Closed GoogleCodeExporter closed 9 years ago

GoogleCodeExporter commented 9 years ago
The built-in fonts have poor unicode support, many characters and symbols are
missing. It would be nice to have a fallback for missing chars, so that the
general look stays the same but good unicode coverage is preserved.

The attached patch is one way to do it: 8 additional "default" fonts from the
free DejaVu family serve as fallback. I cheated a little, they are not
actually built-in as I didn't know what tools were used for embedding.

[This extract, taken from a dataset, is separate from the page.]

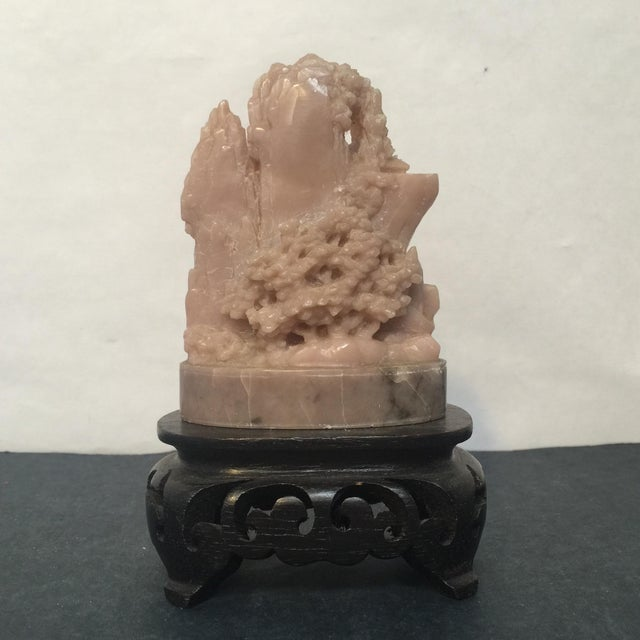 This lovely mountain scene is carved in soapstone and comes on a black wood display stand. Really beautiful and well done....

Original issue reported on code.google.com by leftda...@gmail.com on 30 Mar 2010 at 5:20

Attachments:

GoogleCodeExporter commented 9 years ago
The font mechanism has changed quite a lot in the trunk, where development takes
place. Right now we're using fontconfig to load fonts from the system, though 
it has
some issues on Windows and it may not make it into the next release.

My intent is to ship the next release with default fonts that have better 
Unicode
coverage: Linux Libertine and Liberation Mono.

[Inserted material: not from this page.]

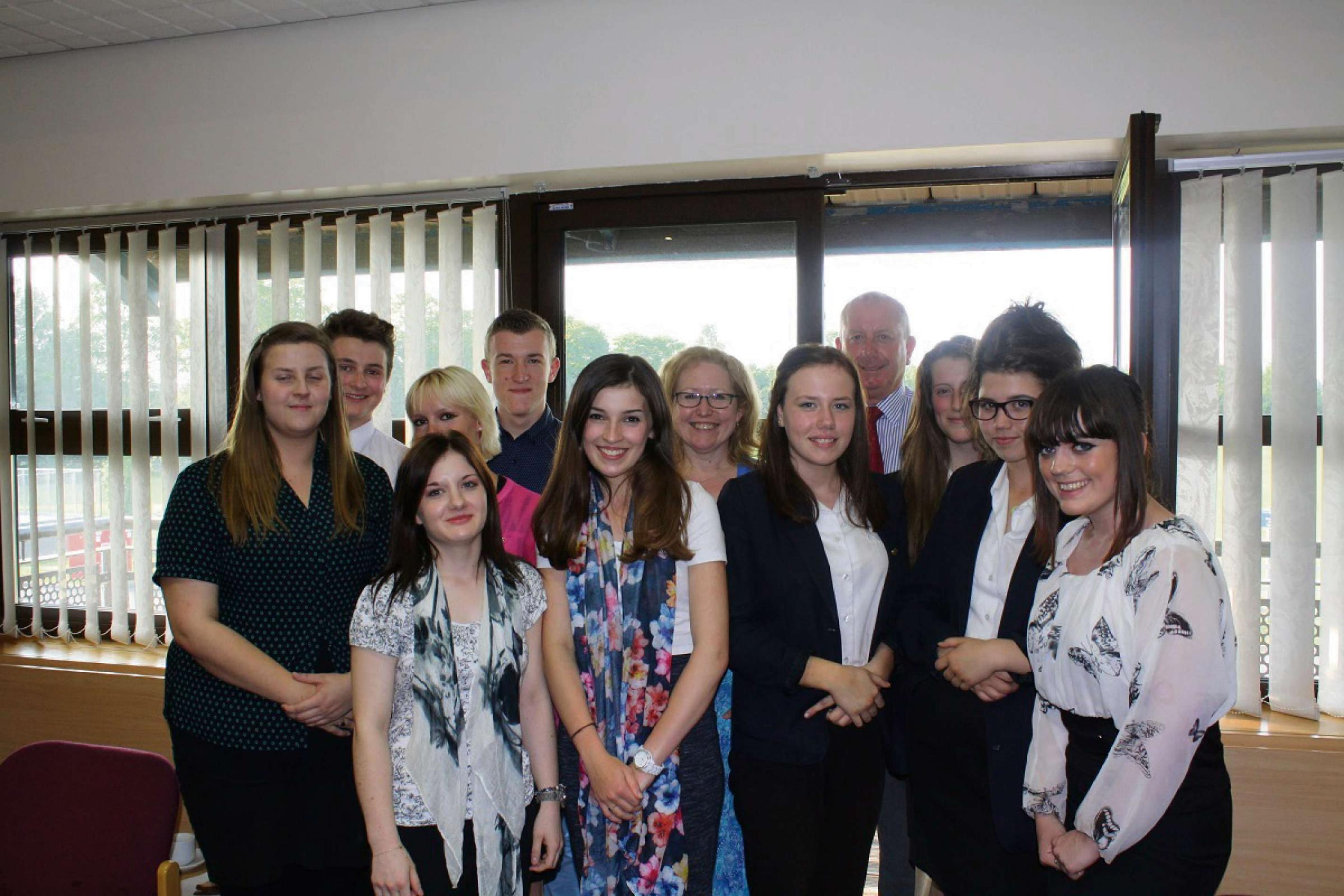 Members of Worcestershire Health and Care NHS Trust's youth board celebrate their first anniversary with chief executive Sarah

The fallback approach is technically possible but would result in mixing glyphs 
from
Deja Vu / Vera Sans with ones from the better-looking fonts.

Original comment by bcressey@gmail.com on 31 Mar 2010 at 12:21

GoogleCodeExporter commented 9 years ago
My patches are against trunk as of two days ago. Liberation and Libertine, 
while better
than Charter/Luxi, have worse coverage than DejaVu.

Mixing glyphs is better than displaying a plain question mark for unsupported
characters. An alternative to DejaVu might be something like Code2000, which is
explicitly designed to contain as much of Unicode as possible.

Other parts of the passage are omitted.